That’s not to say dismiss his anger… honor him, he feels what he feels he feels. And understand that at age four… he’s getting adventurous, trying on a variety of expressions just to see what they feel like (It’s a big part of learning empathy)
Your response to his expression will have effects on how he interprets and integrates the experience… but here’s the good news and the bad news… all of this has nothing to do with you… unless you try to make it about you which is likely to bring up a lot of resistance and persistence from him. That’s a really hard thing for us (parents) to keep in our awareness. And it’s a shame because from my experience and observation… it is the common glitch in relationship with our kids regardless their age… parents get very confused and without awareness, they make everything about themselves … deluding themselves that they are doing it in the child’s ‘best interests’. (fyi… I’m not saying it should never be about you… I am saying you’ll develop a healthier relationship with your children when you’re honest and acknowledging that it’s about you when you feel it needs to be about you - for instance, when he wants to do something YOU see as ‘high risk’… you’ll try to convince yourself it’s about him and his safety… the truth is, it’s about you and your worries)
So… instead of going into a tailspin, why not give him some tools to manage his powerful emotions. Teach him how deep breaths can help him regain control of his vibration. As you learn to lovingly detach you can offer guidance and an open ear allowing him to express what he feels. When things are pleasant invite him to play a breathing game with you. Have him breath in deeply through his nose, hold it for a second or two…then breath it all out through his mouth. Point out what different parts of his body are doing while you are both doing this breathing together. i.e. is his chest rising and falling, belly going in and out. Join him in exploring whether it feels different if you’re laying down, sitting down, standing up, etc. You can have him visualize while he does the breathing. Speak to him at his level using words and images he’s likely to resonate with… i.e. if he’s a super hero fan he can ‘breathe in his super hero powers’ and ‘breathe out all the icky feelings that weaken his power’. Do this when you’re both in a good mood and enjoying one another… then when he really needs to find a way to get his body and feelings under control all you have to do is remind him.
It’s unlikely at four that he truly knows what ‘hate’ feels like. So when he tosses that phrase out at you, acknowledge that he’s feeling something big, encourage him to take a few breaths to get his body under control and then ask him to tell you more about what he’s feeling. If you can do this with love and a genuine curiosity you may be surprised, not only by how quickly he’ll learn to manage himself but also from the amazing insights you’re likely to hear coming from him.
Most of all… make and renew daily a commitment to find five reasons to adore this child. It’s a habit that will serve you both brilliantly.

◆ Input data
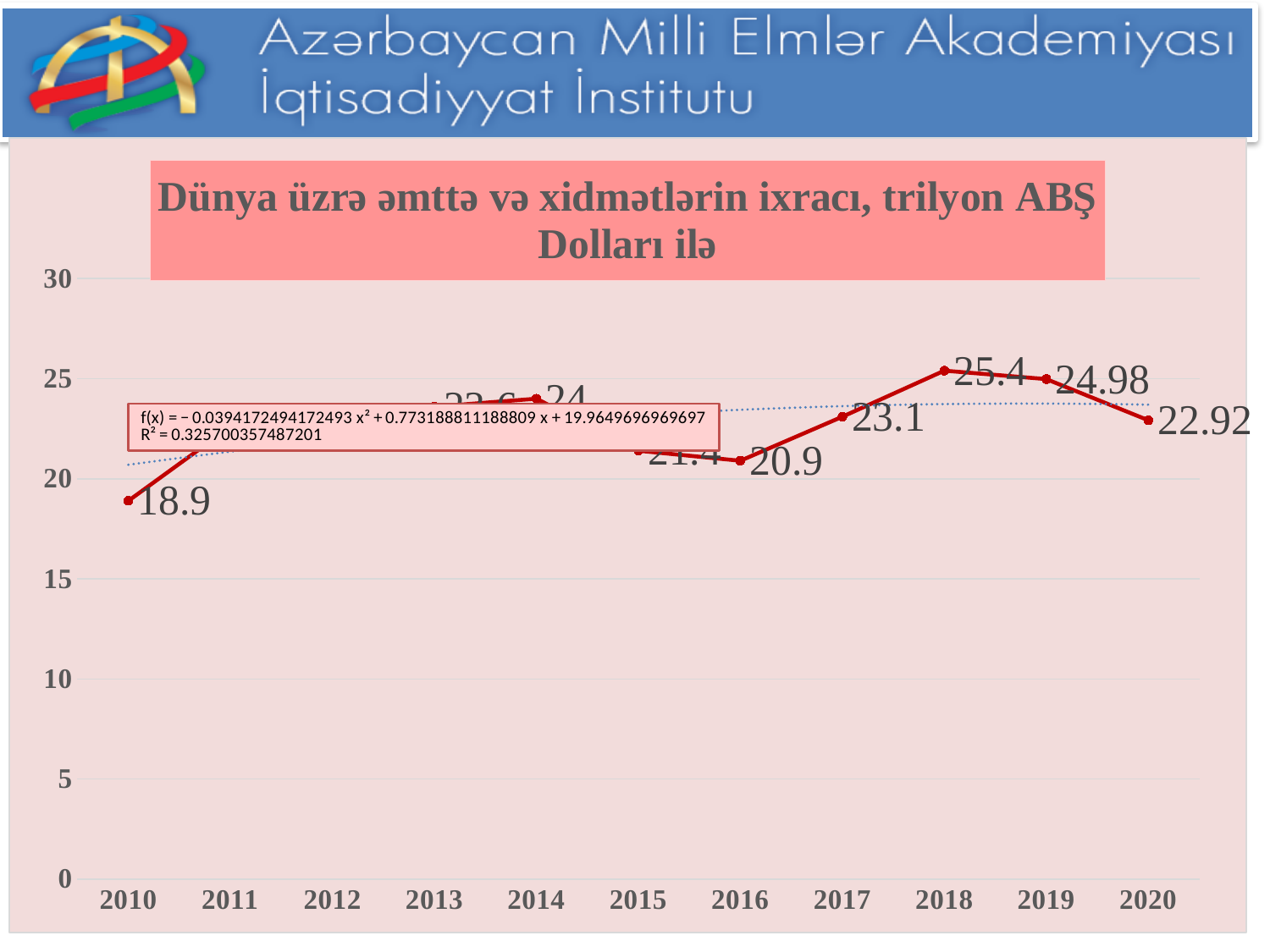
Do the values rise or fall from 2018 to 2020? fall What is the value for 2016? 20.9 Which is larger, the value for 2014 or the value for 2016? 2014 Which year has the lowest value? 2010 What is the title of the chart? Dünya üzrə əmttə və xidmətlərin ixracı, trilyon ABŞ Dolları ilə What is the value for 2020? 22.92 What is the value for 2018? 25.4 How many years are shown on the x axis? 11 Which year has the highest value? 2018 What type of chart is shown on the slide? line chart What is the value for 2010? 18.9 What is the difference between the values for 2018 and 2017? 2.3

◆ Exercise 1
In the parenting passage, how many reasons to adore the child should a parent find each day?
◆ Exercise 2
Do these statements agree with the parenting passage? Give yes or no for each, quoting the words that decide it.
(a) The breathing game should first be played while the child is upset.
(b) The child breathes in through his nose and out through his mouth.
(c) A four-year-old probably knows what hate feels like.

◆ Response box 1
Five.

◆ Response box 2
(a) No: "When things are pleasant invite him to play a breathing game with you."
(b) Yes: "Have him breath in deeply through his nose, hold it for a second or two…then breath it all out through his mouth."
(c) No: "It’s unlikely at four that he truly knows what ‘hate’ feels like."